## Saved entries:
━━━━━━━━━━━━━━━━━━━━
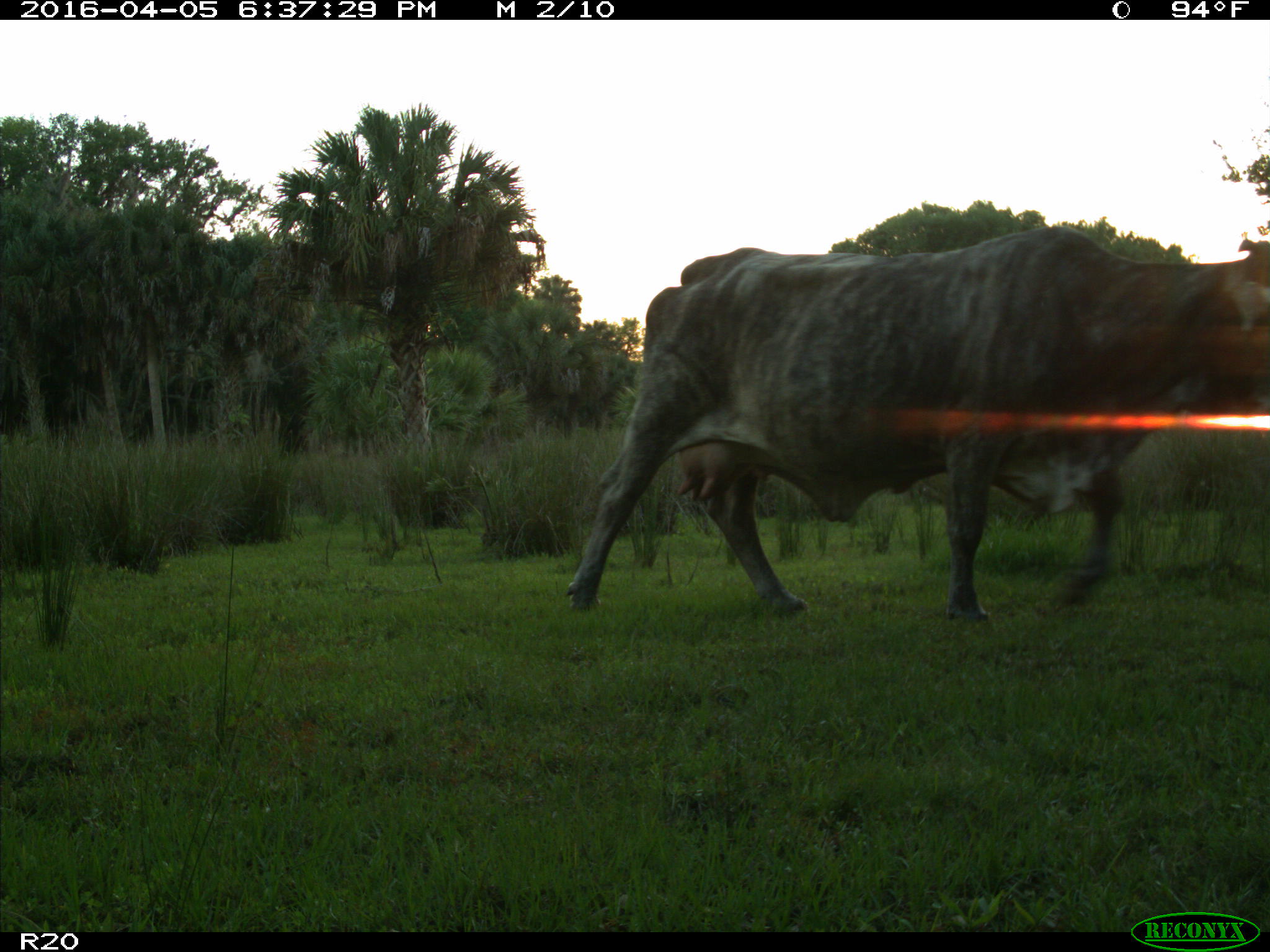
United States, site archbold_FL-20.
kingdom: Animalia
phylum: Chordata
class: Mammalia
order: Artiodactyla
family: Bovidae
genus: Bos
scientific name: Bos taurus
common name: domestic cow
Bos taurus (domestic cow).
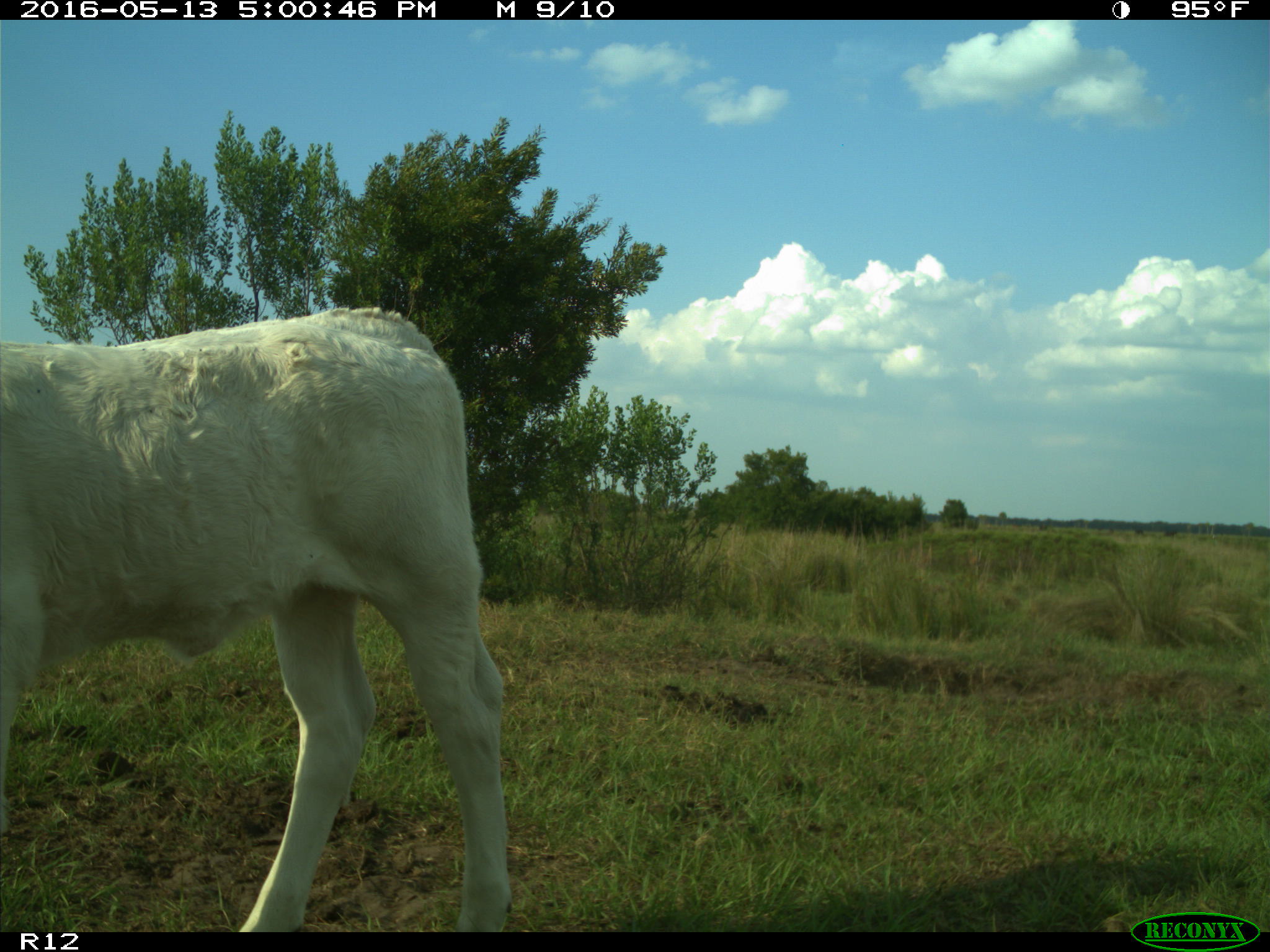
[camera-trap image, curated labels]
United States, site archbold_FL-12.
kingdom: Animalia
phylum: Chordata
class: Mammalia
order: Artiodactyla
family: Bovidae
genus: Bos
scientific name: Bos taurus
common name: domestic cow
Bos taurus (domestic cow).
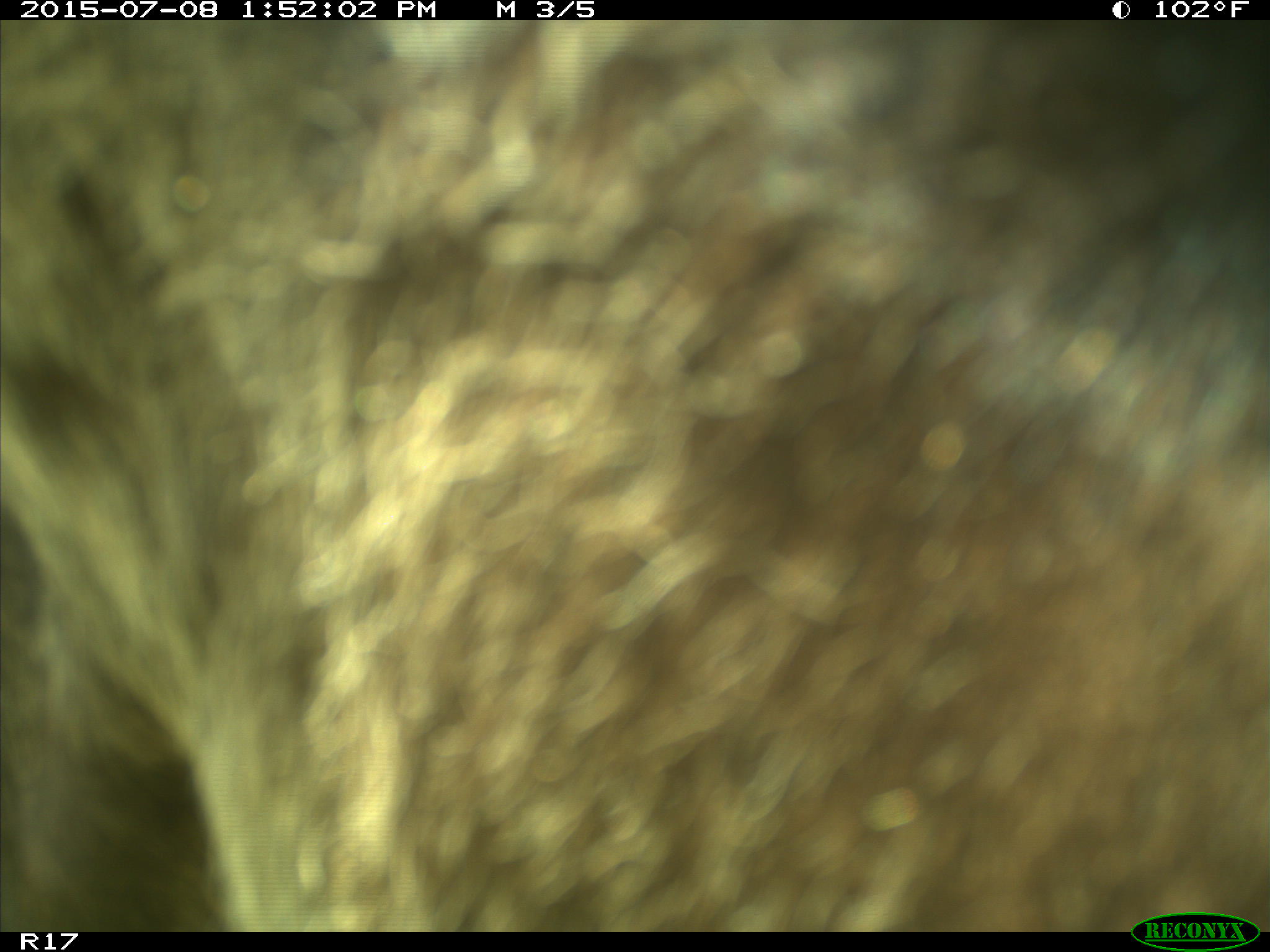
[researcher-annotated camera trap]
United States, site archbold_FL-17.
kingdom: Animalia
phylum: Chordata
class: Mammalia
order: Artiodactyla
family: Bovidae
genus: Bos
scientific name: Bos taurus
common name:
━━━━━━━━━━━━━━━━━━━━
Make an exact copy of the records above, with the pictures left out.

## Response to this exercise:
United States, site archbold_FL-20.
kingdom: Animalia
phylum: Chordata
class: Mammalia
order: Artiodactyla
family: Bovidae
genus: Bos
scientific name: Bos taurus
common name: domestic cow
Bos taurus (domestic cow).
[camera-trap image, curated labels]
United States, site archbold_FL-12.
kingdom: Animalia
phylum: Chordata
class: Mammalia
order: Artiodactyla
family: Bovidae
genus: Bos
scientific name: Bos taurus
common name: domestic cow
Bos taurus (domestic cow).
[researcher-annotated camera trap]
United States, site archbold_FL-17.
kingdom: Animalia
phylum: Chordata
class: Mammalia
order: Artiodactyla
family: Bovidae
genus: Bos
scientific name: Bos taurus
common name:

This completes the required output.